Yorkshire’s commercial property sector is witnessing a particularly significant shift, fuelled by innovation, sustainability, evolving work patterns and more. A transformation reflecting both global trends and region-specific dynamics.
Here, the team at Bradley Hall – the North’s full-service property specialist – share their insights into some of the key facets shaping the commercial property landscape in this diverse, up-and-coming county.
Sustainable design takes centre stage
Eco-friendly design is no longer just a buzzword—it’s a non-negotiable aspect of modern commercial properties. From green roofs and energy-efficient systems to sustainable materials, developers are prioritising environmentally-conscious and energy-efficient designs that align with the global push towards a greener future – while grappling with new legislation around biodiversity sites and other roadblocks.
The traditional office model is evolving – and flexible workspaces are becoming the new norm. 2024 is marked by a surge in demand for adaptable office spaces that cater to the changing needs of businesses – especially in cities such as Leeds. Many businesses will be looking to reduce office space, while the demand for co-working spaces, hot-desking options and hybrid models will rise, providing companies the flexibility to scale and adjust their operations seamlessly.
Tech-led smart buildings
The integration of technology into commercial properties is not a novelty, but in 2024, it’s set to reach new heights. Smart buildings with advanced systems for security, energy management and personalised user experiences, such as Internet of Things (IoT) devices, artificial intelligence (AI) and automation, are becoming the gold standard. Properties equipped with this state-of-the-art tech infrastructure will attract businesses seeking to enhance operational efficiency, peace of mind and overall productivity.
We expect a re-evaluation of preferred business locations, as remote work blurs traditional boundaries. Secondary and tertiary markets may experience increased interest, offering cost-effective alternatives for businesses while providing investors with untapped potential in emerging regions.

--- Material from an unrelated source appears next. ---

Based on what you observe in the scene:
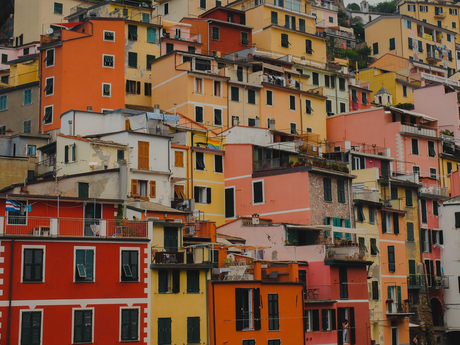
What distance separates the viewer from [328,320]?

A healthy workforce is seen as a key factor in productivity and employee satisfaction – and in 2024, employee wellbeing is at the forefront of commercial property trends. Developers are incorporating wellness features such as green spaces, fitness facilities and even natural light optimisation to create environments that enhance the physical and mental health of occupants. Properties that prioritise such amenities and features will appeal to businesses looking to create a holistic and positive work environment for their employees.
Rise of mixed-use developments
The lines between work, leisure and living are blurring as mixed-use developments gain popularity – especially in places such as Bradford and Harrogate. These integrated spaces combine residential, commercial and recreational elements, creating vibrant communities where people can live, work and play without the need for extensive commuting.